Each line of the data has to be retyped exactly as it is.
** Opening Given data block **
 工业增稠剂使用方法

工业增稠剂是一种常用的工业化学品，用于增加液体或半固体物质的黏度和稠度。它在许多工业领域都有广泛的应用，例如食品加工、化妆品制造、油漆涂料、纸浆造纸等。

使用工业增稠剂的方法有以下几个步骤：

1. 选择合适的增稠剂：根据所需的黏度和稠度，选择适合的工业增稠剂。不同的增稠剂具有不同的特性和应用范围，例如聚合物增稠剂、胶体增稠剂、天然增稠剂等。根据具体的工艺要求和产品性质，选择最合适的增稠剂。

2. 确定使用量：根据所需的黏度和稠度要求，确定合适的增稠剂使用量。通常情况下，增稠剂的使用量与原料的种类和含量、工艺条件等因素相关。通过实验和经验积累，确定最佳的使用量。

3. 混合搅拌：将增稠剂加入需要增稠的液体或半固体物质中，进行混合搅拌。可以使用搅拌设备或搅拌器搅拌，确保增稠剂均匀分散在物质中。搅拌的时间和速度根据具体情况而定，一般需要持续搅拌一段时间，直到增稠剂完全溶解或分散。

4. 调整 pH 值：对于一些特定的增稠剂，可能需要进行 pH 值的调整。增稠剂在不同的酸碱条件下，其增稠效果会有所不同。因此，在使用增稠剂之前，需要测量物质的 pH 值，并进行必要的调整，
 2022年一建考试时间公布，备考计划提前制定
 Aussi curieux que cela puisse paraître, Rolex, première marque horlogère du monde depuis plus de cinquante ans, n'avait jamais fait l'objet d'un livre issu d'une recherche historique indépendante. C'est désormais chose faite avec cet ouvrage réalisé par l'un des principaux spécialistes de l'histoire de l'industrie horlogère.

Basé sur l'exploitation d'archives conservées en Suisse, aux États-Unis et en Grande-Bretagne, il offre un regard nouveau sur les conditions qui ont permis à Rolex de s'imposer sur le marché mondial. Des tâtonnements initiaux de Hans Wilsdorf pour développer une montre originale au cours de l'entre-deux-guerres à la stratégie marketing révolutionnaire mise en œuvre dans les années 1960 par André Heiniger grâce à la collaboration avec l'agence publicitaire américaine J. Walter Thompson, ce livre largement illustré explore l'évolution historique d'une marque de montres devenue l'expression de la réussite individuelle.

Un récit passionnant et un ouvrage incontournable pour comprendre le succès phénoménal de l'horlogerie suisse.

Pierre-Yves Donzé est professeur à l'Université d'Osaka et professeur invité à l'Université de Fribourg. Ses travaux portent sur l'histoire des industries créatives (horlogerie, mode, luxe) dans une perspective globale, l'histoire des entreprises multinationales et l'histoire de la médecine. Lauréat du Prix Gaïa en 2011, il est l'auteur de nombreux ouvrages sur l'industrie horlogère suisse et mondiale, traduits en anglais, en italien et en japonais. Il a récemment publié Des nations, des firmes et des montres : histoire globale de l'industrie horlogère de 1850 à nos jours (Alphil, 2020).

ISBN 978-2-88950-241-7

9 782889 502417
** Closing Given data block **
### Exercise solution
 工业增稠剂使用方法

工业增稠剂是一种常用的工业化学品，用于增加液体或半固体物质的黏度和稠度。它在许多工业领域都有广泛的应用，例如食品加工、化妆品制造、油漆涂料、纸浆造纸等。

使用工业增稠剂的方法有以下几个步骤：

1. 选择合适的增稠剂：根据所需的黏度和稠度，选择适合的工业增稠剂。不同的增稠剂具有不同的特性和应用范围，例如聚合物增稠剂、胶体增稠剂、天然增稠剂等。根据具体的工艺要求和产品性质，选择最合适的增稠剂。

2. 确定使用量：根据所需的黏度和稠度要求，确定合适的增稠剂使用量。通常情况下，增稠剂的使用量与原料的种类和含量、工艺条件等因素相关。通过实验和经验积累，确定最佳的使用量。

3. 混合搅拌：将增稠剂加入需要增稠的液体或半固体物质中，进行混合搅拌。可以使用搅拌设备或搅拌器搅拌，确保增稠剂均匀分散在物质中。搅拌的时间和速度根据具体情况而定，一般需要持续搅拌一段时间，直到增稠剂完全溶解或分散。

4. 调整 pH 值：对于一些特定的增稠剂，可能需要进行 pH 值的调整。增稠剂在不同的酸碱条件下，其增稠效果会有所不同。因此，在使用增稠剂之前，需要测量物质的 pH 值，并进行必要的调整，
 2022年一建考试时间公布，备考计划提前制定
 Aussi curieux que cela puisse paraître, Rolex, première marque horlogère du monde depuis plus de cinquante ans, n'avait jamais fait l'objet d'un livre issu d'une recherche historique indépendante. C'est désormais chose faite avec cet ouvrage réalisé par l'un des principaux spécialistes de l'histoire de l'industrie horlogère.

Basé sur l'exploitation d'archives conservées en Suisse, aux États-Unis et en Grande-Bretagne, il offre un regard nouveau sur les conditions qui ont permis à Rolex de s'imposer sur le marché mondial. Des tâtonnements initiaux de Hans Wilsdorf pour développer une montre originale au cours de l'entre-deux-guerres à la stratégie marketing révolutionnaire mise en œuvre dans les années 1960 par André Heiniger grâce à la collaboration avec l'agence publicitaire américaine J. Walter Thompson, ce livre largement illustré explore l'évolution historique d'une marque de montres devenue l'expression de la réussite individuelle.

Un récit passionnant et un ouvrage incontournable pour comprendre le succès phénoménal de l'horlogerie suisse.

Pierre-Yves Donzé est professeur à l'Université d'Osaka et professeur invité à l'Université de Fribourg. Ses travaux portent sur l'histoire des industries créatives (horlogerie, mode, luxe) dans une perspective globale, l'histoire des entreprises multinationales et l'histoire de la médecine. Lauréat du Prix Gaïa en 2011, il est l'auteur de nombreux ouvrages sur l'industrie horlogère suisse et mondiale, traduits en anglais, en italien et en japonais. Il a récemment publié Des nations, des firmes et des montres : histoire globale de l'industrie horlogère de 1850 à nos jours (Alphil, 2020).

ISBN 978-2-88950-241-7

9 782889 502417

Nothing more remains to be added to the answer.